The Federal Communications Commission late last week gave the Internet giant the maximum fine for impeding its investigation into personal data it collected from unprotected Wi-Fi signals between 2007 and 2010 while gathering images for Street View, a popular feature of Google Maps and Google Earth. Street View vehicles’ antennae picked up passwords, emails, texts and other sensitive data transmitting over unprotected wireless networks as it gathered images along streets.
Though the $25,000 was the largest fine allowed, critics claim the punishment amounts to a “slap on the pinkie” for the multi-billion-dollar enterprise. According to published reports, the FCC said it could not apply currently wiretapping laws to Google’s Wi-Fi snooping (what one politician called ‘Spy-Fi’) because, among other reasons, the unsecured transmisions could be construed as public broadcasts.
Instead, it fined the company for trying to obstruct the investigation by refusing to provide internal emails and documents the FCC requested.
“Although a world leader in digital search capability, Google took the position that searching its employees’ email would be a time-consuming and burdensome task,” the FCC said in a 25-page report.
The French government fined the company about $140,000 last year for privacy violations related to Street View.
In a letter to U.S. Attorney General Eric Holder, the Electronic Privacy Information Center’s executive director asked the Justice Department to pick up where the FCC left off.
“By the agency’s own admission, the investigation conducted was inadequate and did not address the applicability of federal wiretapping law to Google’s interception of emails, user names, passwords, browsing histories and other personal information,” Marc Rotenberg wrote in the letter. “Given the inadequacy of the FCC’s investigation and the law enforcement responsibilities of the attorney general, EPIC urges you to investigate Google’s collection of personal Wi-Fi data from residential networks.”
Politicians also joined the rising chorus of outrage.
“The circumstances surrounding Google’s surreptitious siphoning of personal information leave many unanswered questions,” U.S. Rep. Edward Markey (D-Mass) said Monday, calling for a Congressional hearing.
Sen. Richard Blumenthal (D-Conn.), who took Google to court in 2010 over Street View when he was the state’s attorney general, argued that the company’s lack of transparency is troubling. “Google’s failure to initially cooperate undermines their claim and federal agencies’ conclusions that they violated no federal laws.”
A Google spokeswoman told news outlets, including The Los Angeles Times, that the company disagreed with how the FCC characterized the company’s lack of cooperation and would be issuing a formal response. Google has maintained the data collections were accidental.
Others openly speculated on what the ultimate outcome could be for not just Google but any company that stumbles upon sensitive data from unprotected wireless networks. “At which point in the court of public opinion does it become questionable that that is good behavior or not?” asked David Bennahum, CEO of Punch Media, on Monday’s “PBS News Hour.”

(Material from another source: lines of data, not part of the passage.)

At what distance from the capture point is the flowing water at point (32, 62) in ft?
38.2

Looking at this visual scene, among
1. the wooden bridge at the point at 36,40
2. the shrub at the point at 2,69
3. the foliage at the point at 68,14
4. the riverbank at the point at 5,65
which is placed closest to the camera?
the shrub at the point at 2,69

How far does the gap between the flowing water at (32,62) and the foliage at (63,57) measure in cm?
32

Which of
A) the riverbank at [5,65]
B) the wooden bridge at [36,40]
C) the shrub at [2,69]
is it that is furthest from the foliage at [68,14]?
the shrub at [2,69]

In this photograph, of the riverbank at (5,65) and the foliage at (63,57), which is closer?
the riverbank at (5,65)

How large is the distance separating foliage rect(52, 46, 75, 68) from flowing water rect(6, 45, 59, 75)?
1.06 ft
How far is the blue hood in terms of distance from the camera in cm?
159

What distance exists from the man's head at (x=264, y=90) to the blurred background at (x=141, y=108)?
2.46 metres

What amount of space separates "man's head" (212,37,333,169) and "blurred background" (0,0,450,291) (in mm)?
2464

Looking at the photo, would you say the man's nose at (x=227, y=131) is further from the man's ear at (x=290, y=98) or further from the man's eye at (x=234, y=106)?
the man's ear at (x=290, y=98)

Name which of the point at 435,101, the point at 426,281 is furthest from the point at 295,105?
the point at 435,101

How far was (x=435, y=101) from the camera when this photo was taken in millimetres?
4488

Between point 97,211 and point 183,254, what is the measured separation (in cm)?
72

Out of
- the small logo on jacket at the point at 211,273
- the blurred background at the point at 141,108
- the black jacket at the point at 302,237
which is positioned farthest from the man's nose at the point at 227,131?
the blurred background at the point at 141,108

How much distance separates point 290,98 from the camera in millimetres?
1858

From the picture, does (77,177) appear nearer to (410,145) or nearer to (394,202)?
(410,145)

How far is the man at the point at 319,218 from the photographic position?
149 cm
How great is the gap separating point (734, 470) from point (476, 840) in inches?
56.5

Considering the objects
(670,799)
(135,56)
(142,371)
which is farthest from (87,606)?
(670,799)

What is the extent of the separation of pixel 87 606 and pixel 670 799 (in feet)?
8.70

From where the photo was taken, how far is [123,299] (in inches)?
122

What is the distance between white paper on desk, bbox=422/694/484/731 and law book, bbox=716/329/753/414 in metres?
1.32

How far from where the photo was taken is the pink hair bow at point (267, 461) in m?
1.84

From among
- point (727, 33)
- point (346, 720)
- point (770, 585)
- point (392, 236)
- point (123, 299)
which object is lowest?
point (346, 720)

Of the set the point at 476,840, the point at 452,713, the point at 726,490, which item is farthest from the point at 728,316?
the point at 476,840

“I think the problem right now is we live in an environment where it’s incredibly easy to collect this sort of information. And the rules about it are actually fairly gray,” he continued. “It puts companies in a particular predicament where they may have some good-faith reasons to want to analyze [and] study information, but the rules of the road are sufficiently unclear, that it turns out they have commited a grave error.”